TEXTAUSZUG >>
####################

Beitrag von Halman » Mi 7. Sep 2016, 19:43

closs hat geschrieben:
Halman hat geschrieben:Das Beste scheint mir zu sein, zu diesem Punkt einen agnostischen Standpunkt einzunehmen, wenn man ergebnisoffen wissenschaftlich arbeiten will.
Prinzipiell richtig - oder scharf formuliert: Auch ein Christ hat sich an den methodischen Atheismus zu halten, wenn es um reine Sachfragen geht - die da sein können:
* Von wann stammt diese Quelle?
* Was bedeutete damals in der Umgangssprache das Wort "logos"?
* Was passierte historisch in der Zeit, in der Jesus lebte?
* Was waren die sozialen Umstände?
* etc.
Der mothodische Atheismus impliziert keine Weltanschauung. Weltanschaulich ist diese Methode "agnostisch".

Natürlich werden die von Dir gestellen Fragen ohne Gott beantwortet. Daraus folgt aber kein realer Atheismus. Wäre dem so, so könnte man auch heute sagen: Dieses und jenes aus der Alltagserfahrung wird profan und gottfrei beschrieben, also setze ich gottfrei (unzulässigerweise) analog zu gottlos und folgere (logisch unzulässig), dass es keinen Gott gäbe.
Natürlich lässt sich auch die Vergangenheit gottfrei rekonsturieren und im allgemeinen ist dies auch methodisch sinnvoll. Daraus können wir aber nicht zwingend ableiten, dass Gott nicht doch mal geschichtsmächtig - hier denke ich an Jesus Christus - auftrat. Die rationialen Fragen führen zu rationialen Antworten und diese können uns nichts über Gott enthüllen.

closs hat geschrieben:Aber bei geistigen Fragen, die nur unter Einbeziehung von Begriffen wie "NT-Paradigmen-Wechsel"/"heilsgeschichtliche Abläufe"/etc. beantwortbar sind, KANN man aus meiner Sicht nur sehr bedingt agnostisch rangehen. - Scharf formuliert: Wie will man das Wesen Jesu erkennen, wenn es methodisch irrelevant ist, ob er "Gottes Sohn"/"Gott" ist oder nicht?
Diese Dimension kann in der Tat nur im Glauben erkannt werden. Agnostiker und Atheisten haben gemeinsam ungläubig zu sein, daher werden sie auch oft gemeinsam genannt, so verschieden ihre Weltanschauungen vom philosophischen Standpunkt aus betrachtet auch sind.

####################

DATENSATZAUSZUG >>

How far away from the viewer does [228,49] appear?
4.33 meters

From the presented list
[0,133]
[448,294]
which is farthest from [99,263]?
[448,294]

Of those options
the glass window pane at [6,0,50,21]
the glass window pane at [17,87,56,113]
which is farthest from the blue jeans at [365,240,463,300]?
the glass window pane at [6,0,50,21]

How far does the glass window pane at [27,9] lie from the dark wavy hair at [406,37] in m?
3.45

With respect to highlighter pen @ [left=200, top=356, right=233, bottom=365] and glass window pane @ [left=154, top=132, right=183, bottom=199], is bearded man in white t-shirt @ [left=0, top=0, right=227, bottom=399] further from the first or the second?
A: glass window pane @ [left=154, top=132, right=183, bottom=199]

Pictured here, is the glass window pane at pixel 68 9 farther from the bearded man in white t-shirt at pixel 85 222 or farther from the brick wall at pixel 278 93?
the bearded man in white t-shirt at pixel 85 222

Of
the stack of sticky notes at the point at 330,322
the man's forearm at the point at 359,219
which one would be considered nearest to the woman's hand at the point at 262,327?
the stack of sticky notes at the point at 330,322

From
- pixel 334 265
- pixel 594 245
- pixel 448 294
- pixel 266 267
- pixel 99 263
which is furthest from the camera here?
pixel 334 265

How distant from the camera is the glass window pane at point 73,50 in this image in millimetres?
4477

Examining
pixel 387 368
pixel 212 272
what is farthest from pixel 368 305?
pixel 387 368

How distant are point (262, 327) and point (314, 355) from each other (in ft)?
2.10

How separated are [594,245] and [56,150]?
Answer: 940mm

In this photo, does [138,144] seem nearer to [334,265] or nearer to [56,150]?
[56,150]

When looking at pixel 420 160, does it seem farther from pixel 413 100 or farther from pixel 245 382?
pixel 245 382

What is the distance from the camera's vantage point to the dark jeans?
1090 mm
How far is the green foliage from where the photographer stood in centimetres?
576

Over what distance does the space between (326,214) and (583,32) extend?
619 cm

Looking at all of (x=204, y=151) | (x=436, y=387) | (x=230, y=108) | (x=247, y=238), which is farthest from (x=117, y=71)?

####################

ARBEITSAUFTRAG 1 >>
Beantworte zum Textauszug kurz diese Fragen:
(a) Wie wird die Methode des methodischen Atheismus weltanschaulich bezeichnet?
(b) Welches Wort wird als Beispiel für die damalige Umgangssprache genannt?
(c) Welche zwei Gruppen werden oft gemeinsam genannt?
ARBEITSAUFTRAG 2 >> Schreibe den Abschnitt des Textauszugs von „Der mothodische Atheismus“ bis einschließlich „keinen Gott gäbe.“ wortgetreu ab.
Das Material steht für sich und hat mit dem Textauszug nichts zu tun.

MUSTERLÖSUNG 1 >>
(a) Als „agnostisch“.
(b) Das Wort „logos“.
(c) Agnostiker und Atheisten.

MUSTERLÖSUNG 2 >>
Der mothodische Atheismus impliziert keine Weltanschauung. Weltanschaulich ist diese Methode "agnostisch".

Natürlich werden die von Dir gestellen Fragen ohne Gott beantwortet. Daraus folgt aber kein realer Atheismus. Wäre dem so, so könnte man auch heute sagen: Dieses und jenes aus der Alltagserfahrung wird profan und gottfrei beschrieben, also setze ich gottfrei (unzulässigerweise) analog zu gottlos und folgere (logisch unzulässig), dass es keinen Gott gäbe.